The stage gets filled with a substance, it spreads until it invades the stage.  It interferes with the dancers, forcing them to gradually form a whirling body as the spreading stage event keeps growing. This “world substance” becomes the new environment in which the dancers must evolve and move, in which the body changes and adapts rather than being a construction tool.
The stage as a surface for common projection : through the principle of reciprocal transfer, the painter Dominique Figarella and the choreographer Mathilde Monnier have invented this painting-stage to become a cut-out, stepped-on canvas which has been reconciled by the actions which give it consistence.
A Picasso set with stage designs by Robert Rauschenberg for Merce Cunningham, painting and dance have often met before - without actually mixing their (respective) brushes.
In Soapéra, dancers-plastic artists create an evolving space, using the available materials as tools, pictorial elements or dynamic support. Their bodies, bursts of light, continually create structures - framing, moving, spreading.  It resists, it comes apart, it moves…moves the dancers. As the stage gets imbued with traces of these materials, a sculptural event reveals itself, made up of all the successive layers. In a quest for an “exchange of shapes”, Mathilde Monnier and Dominique Figarella have created a Non Identified Dancing Object.  A playful pop opera.

» Problem set
(1) List every person named in the Soapéra excerpt.
(2) According to the Soapéra excerpt, what have Mathilde Monnier and Dominique Figarella created in their quest for an "exchange of shapes"?
(3) Translate this sentence from the Soapéra excerpt into Spanish: "The stage gets filled with a substance, it spreads until it invades the stage."

» Recorded information

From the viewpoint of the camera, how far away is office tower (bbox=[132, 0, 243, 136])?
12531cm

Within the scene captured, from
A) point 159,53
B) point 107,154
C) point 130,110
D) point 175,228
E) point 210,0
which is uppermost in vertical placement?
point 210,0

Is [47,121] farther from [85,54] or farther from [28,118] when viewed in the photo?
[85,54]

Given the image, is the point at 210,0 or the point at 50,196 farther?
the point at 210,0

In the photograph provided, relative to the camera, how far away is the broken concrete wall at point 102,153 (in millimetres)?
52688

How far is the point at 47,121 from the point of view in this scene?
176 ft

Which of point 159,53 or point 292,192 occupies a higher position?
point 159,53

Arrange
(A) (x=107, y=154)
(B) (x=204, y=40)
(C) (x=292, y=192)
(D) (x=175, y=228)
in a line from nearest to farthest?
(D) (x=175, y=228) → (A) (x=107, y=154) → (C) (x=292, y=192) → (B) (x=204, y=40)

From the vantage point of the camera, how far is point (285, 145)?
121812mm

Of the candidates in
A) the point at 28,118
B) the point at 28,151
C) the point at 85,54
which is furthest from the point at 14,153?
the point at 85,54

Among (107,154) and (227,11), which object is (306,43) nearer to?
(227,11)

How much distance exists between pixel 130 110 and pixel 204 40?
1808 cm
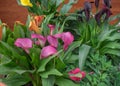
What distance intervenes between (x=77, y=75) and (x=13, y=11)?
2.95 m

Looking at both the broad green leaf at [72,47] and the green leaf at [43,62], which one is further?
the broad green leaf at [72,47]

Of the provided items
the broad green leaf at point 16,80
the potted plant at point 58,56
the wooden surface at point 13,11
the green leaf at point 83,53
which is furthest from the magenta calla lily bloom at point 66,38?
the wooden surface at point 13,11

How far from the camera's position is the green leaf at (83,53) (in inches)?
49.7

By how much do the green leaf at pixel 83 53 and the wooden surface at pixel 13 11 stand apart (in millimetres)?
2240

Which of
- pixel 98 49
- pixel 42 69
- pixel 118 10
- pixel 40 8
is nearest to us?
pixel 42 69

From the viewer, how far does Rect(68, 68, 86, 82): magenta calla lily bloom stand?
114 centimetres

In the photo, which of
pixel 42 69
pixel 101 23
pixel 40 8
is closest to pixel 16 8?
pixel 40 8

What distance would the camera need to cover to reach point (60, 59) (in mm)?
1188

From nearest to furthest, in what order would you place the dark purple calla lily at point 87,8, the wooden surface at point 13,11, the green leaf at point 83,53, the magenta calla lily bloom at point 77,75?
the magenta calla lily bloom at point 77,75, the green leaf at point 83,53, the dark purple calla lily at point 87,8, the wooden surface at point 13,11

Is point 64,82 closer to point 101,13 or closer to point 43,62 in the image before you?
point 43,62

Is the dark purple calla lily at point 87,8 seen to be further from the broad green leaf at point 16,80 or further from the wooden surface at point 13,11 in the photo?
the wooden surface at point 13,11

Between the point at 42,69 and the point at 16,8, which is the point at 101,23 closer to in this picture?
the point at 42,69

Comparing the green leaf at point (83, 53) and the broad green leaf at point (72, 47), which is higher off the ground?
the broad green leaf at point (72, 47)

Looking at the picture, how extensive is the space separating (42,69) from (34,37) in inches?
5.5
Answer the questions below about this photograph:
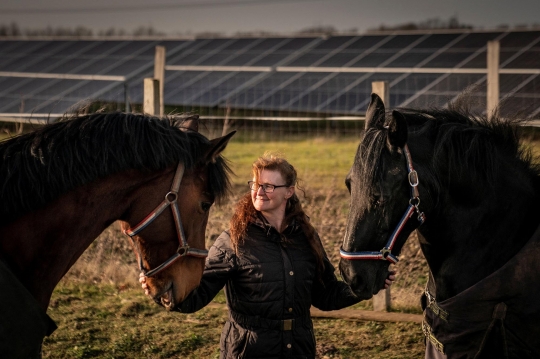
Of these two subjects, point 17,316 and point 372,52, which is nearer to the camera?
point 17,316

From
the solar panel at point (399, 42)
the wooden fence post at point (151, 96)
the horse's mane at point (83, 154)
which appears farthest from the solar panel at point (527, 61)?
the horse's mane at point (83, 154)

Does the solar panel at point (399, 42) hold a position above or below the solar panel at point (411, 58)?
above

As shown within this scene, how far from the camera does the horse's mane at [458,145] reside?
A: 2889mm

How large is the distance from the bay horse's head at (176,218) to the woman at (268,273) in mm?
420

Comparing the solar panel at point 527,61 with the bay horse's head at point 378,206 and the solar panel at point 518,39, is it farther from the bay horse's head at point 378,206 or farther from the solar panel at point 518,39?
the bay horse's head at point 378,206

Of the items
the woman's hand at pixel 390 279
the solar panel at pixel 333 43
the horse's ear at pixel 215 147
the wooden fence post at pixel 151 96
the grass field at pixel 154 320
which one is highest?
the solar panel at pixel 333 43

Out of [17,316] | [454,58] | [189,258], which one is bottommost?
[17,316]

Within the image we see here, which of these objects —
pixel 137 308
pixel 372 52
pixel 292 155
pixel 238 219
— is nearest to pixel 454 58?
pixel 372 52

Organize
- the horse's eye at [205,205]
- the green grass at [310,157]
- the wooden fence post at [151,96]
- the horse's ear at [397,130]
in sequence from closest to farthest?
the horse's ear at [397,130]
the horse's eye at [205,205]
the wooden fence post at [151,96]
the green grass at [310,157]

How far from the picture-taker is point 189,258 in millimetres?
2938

==

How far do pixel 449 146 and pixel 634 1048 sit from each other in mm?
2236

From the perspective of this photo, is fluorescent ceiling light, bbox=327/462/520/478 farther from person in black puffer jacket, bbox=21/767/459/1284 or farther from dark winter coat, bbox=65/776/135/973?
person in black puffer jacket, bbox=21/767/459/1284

---

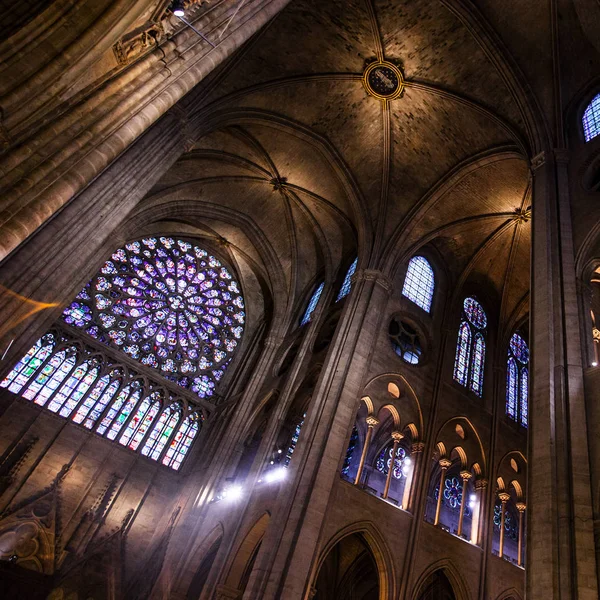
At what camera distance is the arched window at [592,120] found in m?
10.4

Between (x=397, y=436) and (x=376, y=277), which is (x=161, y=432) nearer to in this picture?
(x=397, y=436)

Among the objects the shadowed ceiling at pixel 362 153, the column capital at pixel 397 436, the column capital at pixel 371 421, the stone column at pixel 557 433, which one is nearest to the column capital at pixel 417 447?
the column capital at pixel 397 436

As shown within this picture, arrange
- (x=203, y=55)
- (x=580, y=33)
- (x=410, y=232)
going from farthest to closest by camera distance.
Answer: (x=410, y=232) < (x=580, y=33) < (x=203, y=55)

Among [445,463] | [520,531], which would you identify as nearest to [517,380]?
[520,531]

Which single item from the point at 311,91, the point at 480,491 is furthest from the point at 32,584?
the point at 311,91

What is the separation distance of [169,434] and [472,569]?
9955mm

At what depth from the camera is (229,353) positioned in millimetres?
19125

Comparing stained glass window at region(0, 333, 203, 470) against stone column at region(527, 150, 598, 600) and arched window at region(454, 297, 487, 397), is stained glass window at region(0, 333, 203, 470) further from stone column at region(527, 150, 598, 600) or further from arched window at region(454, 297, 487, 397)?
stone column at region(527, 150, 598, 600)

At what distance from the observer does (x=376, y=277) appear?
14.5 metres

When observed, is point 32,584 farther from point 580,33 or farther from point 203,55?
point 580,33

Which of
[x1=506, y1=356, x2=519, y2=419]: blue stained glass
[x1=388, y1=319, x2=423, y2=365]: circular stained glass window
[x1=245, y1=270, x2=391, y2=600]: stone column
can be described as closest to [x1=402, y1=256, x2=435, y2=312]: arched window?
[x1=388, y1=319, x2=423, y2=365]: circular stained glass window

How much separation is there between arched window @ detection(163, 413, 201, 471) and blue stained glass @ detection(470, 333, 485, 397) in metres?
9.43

» Responses per task
(1) Dominique Figarella, Mathilde Monnier, Picasso, Robert Rauschenberg, Merce Cunningham

(2) A Non Identified Dancing Object.

(3) El escenario se llena de una sustancia, que se extiende hasta invadir el escenario.